Cependant, plusieurs spécialistes du droit du numérique ont estimé que cette décision du conseil d’État n’implique pas l’affaire dans le fond mais plutôt dans la forme. Ce qui signifie que techniquement, l’usage de ce genre de méthode ne serait pas forcément légal. De notre côté on pouvait lire dans un communiqué de presse de la juridiction administrative ceci : « le Conseil d’Etat annule partiellement les lignes directrices de la CNIL relatives aux cookies et autres traceurs de connexion ». La juridiction administrative a alors estimé que le gendarme en du respect de droit vie privée et la protection des données personnelles a « excédé ce qu’elle pouvait légalement faire dans le cadre d’un acte dit « de droit souple » ». Dans ce contexte, les actes de droit souple se représentent par « les instruments, telles que les lignes directrices des autorités de régulation [comme la CNIL], qui ne créent pas de droit ou d’obligation juridique pour quiconque mais influencent fortement, dans les faits, les pratiques des opérateurs économiques ». Par ailleurs, le conseil d’État notait explicitement « que la CNIL ne pouvait, sous couvert d’un acte de droit souple, énoncer une telle interdiction générale et absolue » concernant l’utilisation des cookies walls. Cependant la décision de la juridiction administrative a été prise sur elle-même ses propres dires dans la forme. Comme elle le signifie clairement, « sans se prononcer sur le fond de la question ».

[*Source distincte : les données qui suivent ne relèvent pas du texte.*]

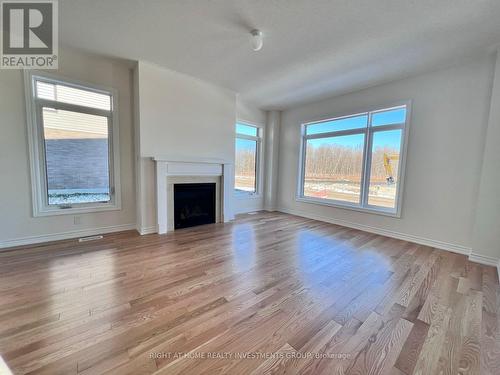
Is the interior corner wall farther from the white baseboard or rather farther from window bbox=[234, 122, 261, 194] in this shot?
the white baseboard

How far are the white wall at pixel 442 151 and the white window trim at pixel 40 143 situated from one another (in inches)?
183

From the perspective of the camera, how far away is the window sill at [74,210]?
9.82 feet

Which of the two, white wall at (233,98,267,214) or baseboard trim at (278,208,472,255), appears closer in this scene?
baseboard trim at (278,208,472,255)

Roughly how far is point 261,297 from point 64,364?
1.36 meters

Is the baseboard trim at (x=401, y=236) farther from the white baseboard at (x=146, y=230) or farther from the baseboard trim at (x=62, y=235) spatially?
the baseboard trim at (x=62, y=235)

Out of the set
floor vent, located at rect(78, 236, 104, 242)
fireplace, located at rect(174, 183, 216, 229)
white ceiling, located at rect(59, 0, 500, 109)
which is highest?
white ceiling, located at rect(59, 0, 500, 109)

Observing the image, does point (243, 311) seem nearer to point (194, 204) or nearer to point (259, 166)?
point (194, 204)

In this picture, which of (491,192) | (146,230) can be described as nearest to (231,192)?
(146,230)

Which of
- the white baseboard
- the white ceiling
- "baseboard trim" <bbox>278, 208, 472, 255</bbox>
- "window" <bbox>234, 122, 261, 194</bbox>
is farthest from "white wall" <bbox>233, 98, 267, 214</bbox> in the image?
the white baseboard

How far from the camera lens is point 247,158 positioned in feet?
17.9

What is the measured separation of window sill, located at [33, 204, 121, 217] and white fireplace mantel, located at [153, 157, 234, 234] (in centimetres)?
79

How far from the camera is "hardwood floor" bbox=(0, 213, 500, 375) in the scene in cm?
126

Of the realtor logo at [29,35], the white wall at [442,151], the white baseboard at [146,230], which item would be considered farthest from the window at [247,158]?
the realtor logo at [29,35]

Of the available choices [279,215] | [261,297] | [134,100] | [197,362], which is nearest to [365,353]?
[261,297]
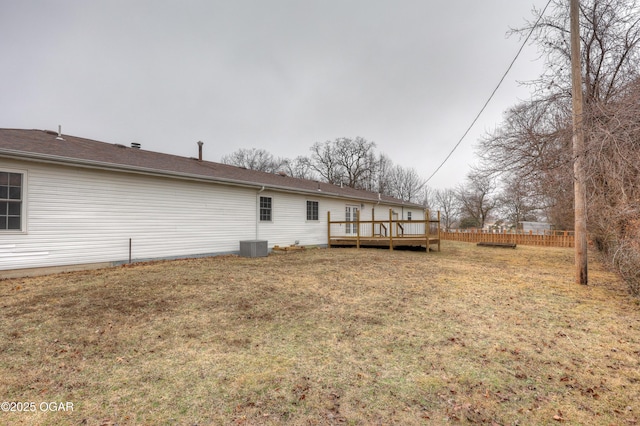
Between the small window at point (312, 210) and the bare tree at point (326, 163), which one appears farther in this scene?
the bare tree at point (326, 163)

Si le conseil d’État a sanctionné la décision de la CNIL concernant certaines de ses lignes directives, en particulier dans l’interdiction des cookies Walls, Il ne faudrait pas extrapoler car ce dernier « ne s’est pas prononcé sur la légalité des cookies walls, contrairement à ce que prétendent certains qui se livrent à une bataille de communication. Pour savoir si c’est légal ou non, il faudra du contentieux, avec un examen concret, site par site », estime Bernard Lamon, avocat spécialiste du règlement général sur la protection des données (RGPD).

Du côté des requérants, leur avocat, Étienne Drouard notait que la juridiction administrative « rappelle que la CNIL doit analyser au cas par cas les alternatives proposées à l’utilisateur en contrepartie de l’accès au site de l’éditeur. »  Ce qui signifie que, lorsqu’un site web propose à un égarement de soit accepté installation de cookies publicitaires, ou de payer les frais d’abonnement d’accès au contenu du site, c’est un choix que le site offre à ces derniers, ce, « qui préserve la liberté du consentement prévue par le RGPD ». « Ce qui n’est pas possible, c’est de conditionner l’accès au site à l’acceptation des cookies, sans offrir d’alternative », argumente l’avocat. Il ajoute de plus que le fait que le conseil d’État rappel à l’ordre la CNIL aider nature à définir le rôle de chacun car un « régulateur comme la CNIL ne peut pas, à la différence d’un législateur, créer des interdictions de principe ».

En outre, il faut quand même noter que « le Conseil d’Etat donne raison à la CNIL sur tout le reste, que ce soit sur sa compétence ou les lignes directrices » souligne l’avocat Bernard Lamon.  Next Inpact de son côté pense que le juge administratif statué dans le même sens que la Commission même « si cette dernière devra parfois ajuster sa manière de faire. C’est notamment le cas pour les cookies walls (…) Alors qu’éditeurs de presse et autres organismes publicitaires s’étant attaqués aux lignes directrices de la CNIL s’attendaient à une confirmation de leur position, cela n’a pas été le cas. […] Concernant le consentement [des utilisateurs] ses positions se trouvent renforcées par le Conseil d’Etat qui a « validé l’essentiel des interprétations ou recommandations » en la matière. Notamment que la gestion devait être symétrique (aussi simple à accorder qu’à refuser) et « porter sur chacune des finalités, ce qui implique notamment une information spécifique ». ».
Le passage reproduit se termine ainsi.